• _AIM_
Recast the rows below as a JSON list of strings with one string per line, omitting blank lines.

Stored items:
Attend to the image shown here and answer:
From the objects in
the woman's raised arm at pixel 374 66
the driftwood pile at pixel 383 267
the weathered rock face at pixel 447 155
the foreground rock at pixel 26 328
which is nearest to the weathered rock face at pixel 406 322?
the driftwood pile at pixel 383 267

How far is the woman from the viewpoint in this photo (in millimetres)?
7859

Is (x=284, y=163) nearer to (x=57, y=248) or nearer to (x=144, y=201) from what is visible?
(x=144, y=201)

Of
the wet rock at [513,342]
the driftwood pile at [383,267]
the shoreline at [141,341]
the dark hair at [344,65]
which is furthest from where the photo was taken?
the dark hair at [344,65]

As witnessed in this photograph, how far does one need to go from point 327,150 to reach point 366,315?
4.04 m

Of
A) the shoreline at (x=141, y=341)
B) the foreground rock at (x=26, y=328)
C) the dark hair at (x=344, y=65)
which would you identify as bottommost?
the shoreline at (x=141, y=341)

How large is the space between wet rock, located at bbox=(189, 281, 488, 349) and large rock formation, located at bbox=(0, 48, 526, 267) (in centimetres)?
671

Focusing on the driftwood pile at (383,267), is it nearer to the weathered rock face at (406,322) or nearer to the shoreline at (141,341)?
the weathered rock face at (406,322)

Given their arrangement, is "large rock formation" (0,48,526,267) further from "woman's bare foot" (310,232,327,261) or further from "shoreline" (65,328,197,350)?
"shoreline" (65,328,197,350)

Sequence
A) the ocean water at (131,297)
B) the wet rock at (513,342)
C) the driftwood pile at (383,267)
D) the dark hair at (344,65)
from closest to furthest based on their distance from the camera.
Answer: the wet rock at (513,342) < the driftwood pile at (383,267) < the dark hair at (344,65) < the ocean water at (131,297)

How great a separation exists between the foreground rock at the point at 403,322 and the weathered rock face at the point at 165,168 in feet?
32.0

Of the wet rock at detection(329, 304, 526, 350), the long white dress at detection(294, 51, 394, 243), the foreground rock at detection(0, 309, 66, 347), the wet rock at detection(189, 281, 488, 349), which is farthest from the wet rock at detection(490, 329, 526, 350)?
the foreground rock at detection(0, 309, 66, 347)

• _EXERCISE ANSWER_
[
  "Attend to the image shown here and answer:",
  "From the objects in",
  "the woman's raised arm at pixel 374 66",
  "the driftwood pile at pixel 383 267",
  "the weathered rock face at pixel 447 155",
  "the foreground rock at pixel 26 328",
  "which is nearest to the weathered rock face at pixel 406 322?",
  "the driftwood pile at pixel 383 267",
  "How far is the woman from the viewpoint in this photo (in millimetres)?",
  "7859",
  "Is (x=284, y=163) nearer to (x=57, y=248) or nearer to (x=144, y=201) from what is visible?",
  "(x=144, y=201)",
  "Of",
  "the wet rock at [513,342]",
  "the driftwood pile at [383,267]",
  "the shoreline at [141,341]",
  "the dark hair at [344,65]",
  "which is furthest from where the photo was taken?",
  "the dark hair at [344,65]",
  "As witnessed in this photograph, how far does one need to go from point 327,150 to reach point 366,315?",
  "4.04 m",
  "Of",
  "A) the shoreline at (x=141, y=341)",
  "B) the foreground rock at (x=26, y=328)",
  "C) the dark hair at (x=344, y=65)",
  "which would you identify as bottommost?",
  "the shoreline at (x=141, y=341)",
  "How large is the space between wet rock, located at bbox=(189, 281, 488, 349) and large rock formation, located at bbox=(0, 48, 526, 267) (in centimetres)?",
  "671",
  "Focusing on the driftwood pile at (383,267), is it nearer to the weathered rock face at (406,322) or nearer to the shoreline at (141,341)?",
  "the weathered rock face at (406,322)",
  "Given their arrangement, is \"large rock formation\" (0,48,526,267) further from \"woman's bare foot\" (310,232,327,261) or further from \"shoreline\" (65,328,197,350)?",
  "\"shoreline\" (65,328,197,350)",
  "Sequence",
  "A) the ocean water at (131,297)",
  "B) the wet rock at (513,342)",
  "C) the driftwood pile at (383,267)",
  "D) the dark hair at (344,65)",
  "from closest to furthest based on their distance from the camera.",
  "Answer: the wet rock at (513,342) < the driftwood pile at (383,267) < the dark hair at (344,65) < the ocean water at (131,297)",
  "How great a separation exists between the foreground rock at the point at 403,322 and the weathered rock face at the point at 165,168 in feet?",
  "32.0",
  "Of the wet rock at detection(329, 304, 526, 350), the long white dress at detection(294, 51, 394, 243), the foreground rock at detection(0, 309, 66, 347), the wet rock at detection(189, 281, 488, 349), which is farthest from the wet rock at detection(490, 329, 526, 350)?",
  "the foreground rock at detection(0, 309, 66, 347)"
]